Geneva - It has been fancifully dubbed the angel of creation and, to the particular scorn of physicists, the god particle. The Higgs Boson is said to have appeared out of the chaos of the Big Bang 13.7 billion years ago and turned the flying debris from that primeval explosion into galaxies, stars, and planets.
Its formal discovery, according to a broad scientific consensus, would be the greatest advance in knowledge of the universe in decades.
But until now, in the four decades of research since its existence was first posited, no-one has claimed to have more than seen a hint of the Higgs Boson.
This may be about to change.
On Wednesday at the CERN particle physics research centre near Geneva, two separate teams of “Higgs Hunters” - a term they profess to hate - may well announce they have spotted it.
Or at least something that looks incredibly like it.
“Think of it as a smoking duck,” says Oliver Buchmueller, a senior scientist on one of the teams, the CMS.
“If it walks like a Higgs and it quacks like a Higgs, then we would have to at least consider the possibility that we have a prominent new member of the Boson family on our hands.”
The Higgs Boson is a vital component of the “Standard Model” - the all-encompassing 30-year-old scientific theory of how the universe works at the simplest level.
Without it, says US physicist Matt Strassler, “nothing like human beings, or the earth we live on, could exist”.
WHY A BOSON
Why is it called a boson? Because elementary particles, the building blocks of the cosmos, come in two types - bosons and fermions - and the Higgs has been assigned to the first.
Physicists say the particle is like a wave from what would be the otherwise invisible Higgs field and would provide prime evidence that that underlying force is there.
Buchmueller, like all scientists at CERN, is silent on what might be revealed on July 4 by scientists who have analysed the product of many trillions of mini-big bangs created over the past two years in CERN's Large Hadron Collider (LHC).
“We will all just have to be patient till Wednesday,” says Pauline Gagnon, a Canadian physicist on CMS' rival team Atlas, blogging from a big particle physics conference in Australia.

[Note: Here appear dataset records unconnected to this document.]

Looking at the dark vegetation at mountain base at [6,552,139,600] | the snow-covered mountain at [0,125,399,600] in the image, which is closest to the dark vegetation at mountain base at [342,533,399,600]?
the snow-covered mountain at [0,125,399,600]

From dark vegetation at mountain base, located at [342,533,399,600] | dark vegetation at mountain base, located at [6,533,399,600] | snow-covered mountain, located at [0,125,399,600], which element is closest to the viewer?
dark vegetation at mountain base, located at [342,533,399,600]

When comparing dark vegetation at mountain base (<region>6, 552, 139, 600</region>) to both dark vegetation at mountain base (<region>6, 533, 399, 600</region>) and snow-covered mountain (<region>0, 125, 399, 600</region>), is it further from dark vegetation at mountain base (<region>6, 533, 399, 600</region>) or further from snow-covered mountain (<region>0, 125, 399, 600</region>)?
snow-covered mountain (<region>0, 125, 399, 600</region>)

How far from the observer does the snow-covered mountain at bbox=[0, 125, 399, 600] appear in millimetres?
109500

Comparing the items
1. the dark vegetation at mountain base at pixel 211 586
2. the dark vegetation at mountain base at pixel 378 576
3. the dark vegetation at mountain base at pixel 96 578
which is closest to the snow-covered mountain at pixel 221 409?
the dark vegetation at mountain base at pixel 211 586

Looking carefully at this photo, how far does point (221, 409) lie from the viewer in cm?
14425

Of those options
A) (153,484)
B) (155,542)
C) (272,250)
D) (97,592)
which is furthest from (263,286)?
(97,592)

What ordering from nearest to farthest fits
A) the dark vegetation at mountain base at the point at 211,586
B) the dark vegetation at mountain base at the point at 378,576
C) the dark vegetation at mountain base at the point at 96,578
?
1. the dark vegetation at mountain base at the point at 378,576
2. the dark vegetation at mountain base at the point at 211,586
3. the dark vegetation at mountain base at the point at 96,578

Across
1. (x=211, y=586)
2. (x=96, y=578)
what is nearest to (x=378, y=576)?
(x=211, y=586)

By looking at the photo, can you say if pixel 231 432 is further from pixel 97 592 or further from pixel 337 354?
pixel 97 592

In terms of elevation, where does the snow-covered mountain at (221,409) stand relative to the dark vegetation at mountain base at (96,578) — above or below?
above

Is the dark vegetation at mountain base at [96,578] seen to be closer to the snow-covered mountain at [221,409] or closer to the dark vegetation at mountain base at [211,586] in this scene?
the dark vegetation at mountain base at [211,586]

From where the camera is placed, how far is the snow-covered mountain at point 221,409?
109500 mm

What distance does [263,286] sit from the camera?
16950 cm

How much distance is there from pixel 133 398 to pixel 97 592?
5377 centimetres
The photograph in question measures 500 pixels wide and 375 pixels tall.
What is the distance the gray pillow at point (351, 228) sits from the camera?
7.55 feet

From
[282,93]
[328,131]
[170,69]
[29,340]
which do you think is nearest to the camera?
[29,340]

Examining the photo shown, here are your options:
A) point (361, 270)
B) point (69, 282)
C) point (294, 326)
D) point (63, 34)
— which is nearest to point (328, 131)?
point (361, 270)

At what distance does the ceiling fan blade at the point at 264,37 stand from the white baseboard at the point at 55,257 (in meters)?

Last December, CMS and Atlas told a similar seminar at the sprawling CERN campus on the Swiss-French border, that they had seen “tantalising glimpses” of what could be the boson, named after 82-year-old British theoretical physicist Peter Higgs.
Since then, power in the underground LHC has been ramped up and the rate of almost light-speed particle collisions in it has been tripled in an attempt to produce something more definite.
A sense that “something” has been seen has been bolstered not only by the announcement of the CERN seminar and a live video feed to the Melbourne congress but by other linked events scheduled around the globe.
New York's Columbia University said it was holding an early-hours pyjama party in the hope of seeing “sub-atomic fireworks”.
In London, a concert hall across from the Houses of Parliament has been booked for a similar, but daytime, event. Japanese, Russian and Chinese scientists will be watching too.
At the US Fermilab near Chicago, where scientists spent three decades looking for the Higgs in their Tevatron collider which was shut down last December as Washington cut off funds, another seminar has been set for Monday.
That gathering, according to the centre's daily bulletin, will hear the final “Higgs results” from the Tevatron, a much less powerful machine than the mighty LHC.
But just what will be announced at CERN - and Fermilab - remains far from clear.
To claim a discovery, scientists have to have a “5 sigma” certainty - or be sure that there is less than a one in a million chance it is a fluke.
The Higgs, both field and boson, could come in various forms, specialists say, and although one type may have been seen it may yet take time to determine exactly which one it is.
The question will probably remain open on whether it is a Standard Model version, or something else that will take scientists into the science fiction realms of “New Physics”.
“It could prove to be a single child or have siblings, and what its hair colour or genetic code is would remain to be established before we know its true nature,” said Buchmueller.